Más del 89% de los juicios con jurado popular acaba en condena

Imagen capturada de la televisión de un momento de un juicio con jurado popular./
Imagen capturada de la televisión de un momento de un juicio con jurado popular.

El 'tribunal del pueblo' cumple veinte años entre dudas sobre sus competencias y su fiabilidad en los procesos más mediáticos

MATEO BALÍNMadrid

Salvando las distancias, Francisco Camps, Jaume Matas, Lluis Corominas, Dolores Vázquez o José Bretón tienen algo en común. Son algunos de los 5.500 acusados que han pasado por el veredicto de un jurado popular desde que volvió a instaurarse, el 22 de mayo de 1995. Entonces era ministro de Justicia, el socialista Juan Alberto Belloch, quien encargó al magistrado del Tribunal Supremo Luciano Varela el borrador del proyecto legal que el viernes cumplió 20 años.

En síntesis, el tribunal del jurado fue creado para acercar la administración de justicia a los ciudadanos. Los requisitos son ser español, mayor de edad, saber leer y escribir y no estar impedido ni aforado. El 15% se excusa tras salir elegido en un sorteo. «Es como meter camiones en descarga continua de sentido común en el aparato judicial. La novedad es que quienes tienen el poder lo pierden a favor de los ciudadanos», resumió en una entrevista Varela, padre de la criatura.

Extractos de entradas ->
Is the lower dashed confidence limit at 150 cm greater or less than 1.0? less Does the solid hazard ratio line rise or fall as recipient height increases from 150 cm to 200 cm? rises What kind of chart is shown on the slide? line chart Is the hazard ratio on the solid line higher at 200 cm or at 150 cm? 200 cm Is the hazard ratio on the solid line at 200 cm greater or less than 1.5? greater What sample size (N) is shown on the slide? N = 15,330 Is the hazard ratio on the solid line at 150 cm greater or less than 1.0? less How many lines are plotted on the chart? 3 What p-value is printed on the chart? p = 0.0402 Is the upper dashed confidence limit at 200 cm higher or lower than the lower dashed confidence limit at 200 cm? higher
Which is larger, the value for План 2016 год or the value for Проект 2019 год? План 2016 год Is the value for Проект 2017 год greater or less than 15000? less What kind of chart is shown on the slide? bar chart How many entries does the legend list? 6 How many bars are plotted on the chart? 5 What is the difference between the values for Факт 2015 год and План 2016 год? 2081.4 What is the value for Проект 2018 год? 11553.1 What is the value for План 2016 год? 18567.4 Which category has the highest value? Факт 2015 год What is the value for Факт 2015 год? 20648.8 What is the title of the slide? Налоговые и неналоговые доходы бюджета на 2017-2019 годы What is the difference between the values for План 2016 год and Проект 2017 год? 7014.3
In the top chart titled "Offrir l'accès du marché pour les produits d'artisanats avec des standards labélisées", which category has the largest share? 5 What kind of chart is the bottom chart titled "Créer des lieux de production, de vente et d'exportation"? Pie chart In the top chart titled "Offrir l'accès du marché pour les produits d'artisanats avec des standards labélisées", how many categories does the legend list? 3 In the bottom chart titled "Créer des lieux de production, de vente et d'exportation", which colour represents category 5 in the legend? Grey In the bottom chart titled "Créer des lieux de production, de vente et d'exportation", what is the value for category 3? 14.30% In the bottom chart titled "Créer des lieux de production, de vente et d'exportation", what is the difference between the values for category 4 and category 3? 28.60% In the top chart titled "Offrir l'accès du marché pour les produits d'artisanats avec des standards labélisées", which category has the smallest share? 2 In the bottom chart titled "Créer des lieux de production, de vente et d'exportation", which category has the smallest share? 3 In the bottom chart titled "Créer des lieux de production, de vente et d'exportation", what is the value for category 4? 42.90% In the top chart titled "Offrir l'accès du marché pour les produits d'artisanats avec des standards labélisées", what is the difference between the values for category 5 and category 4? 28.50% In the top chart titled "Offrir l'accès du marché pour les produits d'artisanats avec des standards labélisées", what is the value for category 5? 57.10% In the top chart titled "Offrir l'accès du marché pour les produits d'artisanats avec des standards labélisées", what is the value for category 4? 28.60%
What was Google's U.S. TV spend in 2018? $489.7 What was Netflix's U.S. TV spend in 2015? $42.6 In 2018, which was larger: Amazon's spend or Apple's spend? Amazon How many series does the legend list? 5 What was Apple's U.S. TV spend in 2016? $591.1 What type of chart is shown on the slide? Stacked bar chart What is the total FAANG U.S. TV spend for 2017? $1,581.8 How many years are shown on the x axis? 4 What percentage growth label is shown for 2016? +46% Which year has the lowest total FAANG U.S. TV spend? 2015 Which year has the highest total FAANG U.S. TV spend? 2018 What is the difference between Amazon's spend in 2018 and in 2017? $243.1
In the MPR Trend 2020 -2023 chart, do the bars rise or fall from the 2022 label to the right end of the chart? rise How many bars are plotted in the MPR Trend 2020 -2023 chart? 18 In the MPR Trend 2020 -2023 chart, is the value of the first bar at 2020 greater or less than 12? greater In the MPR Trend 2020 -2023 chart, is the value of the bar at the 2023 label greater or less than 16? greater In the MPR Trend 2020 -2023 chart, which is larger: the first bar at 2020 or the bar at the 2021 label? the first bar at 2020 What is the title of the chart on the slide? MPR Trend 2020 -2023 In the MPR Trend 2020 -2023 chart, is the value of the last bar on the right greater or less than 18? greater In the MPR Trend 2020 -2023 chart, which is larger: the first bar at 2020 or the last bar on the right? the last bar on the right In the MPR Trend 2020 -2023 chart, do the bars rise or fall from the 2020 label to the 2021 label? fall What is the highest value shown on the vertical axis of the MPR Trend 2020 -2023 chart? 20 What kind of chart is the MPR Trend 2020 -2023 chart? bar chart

Tarea asignada 1 ->
Responda a estas preguntas sobre el artículo sobre el jurado popular:
(a) ¿En qué fecha volvió a instaurarse el jurado popular?
(b) ¿Qué porcentaje de las personas elegidas en el sorteo se excusa?
(c) ¿Quién encargó el borrador del proyecto legal?
Tarea asignada 2 ->
Indique si cada afirmación coincide con el artículo sobre el jurado popular y cite las palabras de este que lo determinan:
(a) Unos 5.500 acusados han pasado por el veredicto de un jurado popular.
(b) Para formar parte de un jurado basta con ser mayor de edad.
(c) Luciano Varela era magistrado de la Audiencia Nacional.
Tarea asignada 3 -> Prosiga la redacción del artículo sobre el jurado popular a partir de su última oración.
Las entradas proceden de una fuente distinta.

Respuesta escrita 1 ->
(a) El 22 de mayo de 1995.
(b) El 15%.
(c) El entonces ministro de Justicia, el socialista Juan Alberto Belloch.

Respuesta escrita 2 ->
(a) Sí: «Son algunos de los 5.500 acusados que han pasado por el veredicto de un jurado popular».
(b) No: «Los requisitos son ser español, mayor de edad, saber leer y escribir y no estar impedido ni aforado».
(c) No: «al magistrado del Tribunal Supremo Luciano Varela».

Respuesta escrita 3 ->
En este periodo el jurado popular se ha consolidado como un elemento más de la justicia. Aunque desde su creación ha caminado entre dos aguas. Por un lado están los defensores, para los que «la institución ha funcionado bien con los datos en la mano», según Joaquim Bosch, portavoz de Jueces para la Democracia.

Del otro están quienes ponen en duda la profesionalidad del jurado, sobre todo en casos complejos e incluso aquellos marcados por su relevancia mediática, como el 'caso de los trajes de Camps' (declarado no culpable de cohecho impropio) o en su momento el juicio a Dolores Vázquez, condenada por el asesinato de la joven Rocío Wanninkhof y luego absuelta por el Supremo.

Juicios y condenas

En estos 20 años se han abierto unos 10.000 procedimientos con jurado, de los que más de la mitad acabó en juicio. Una media superior al 89% de las vistas con ciudadanos acaba en condena, un porcentaje superior al de los jueces en procedimientos sumarios (85%) o abreviados (79%).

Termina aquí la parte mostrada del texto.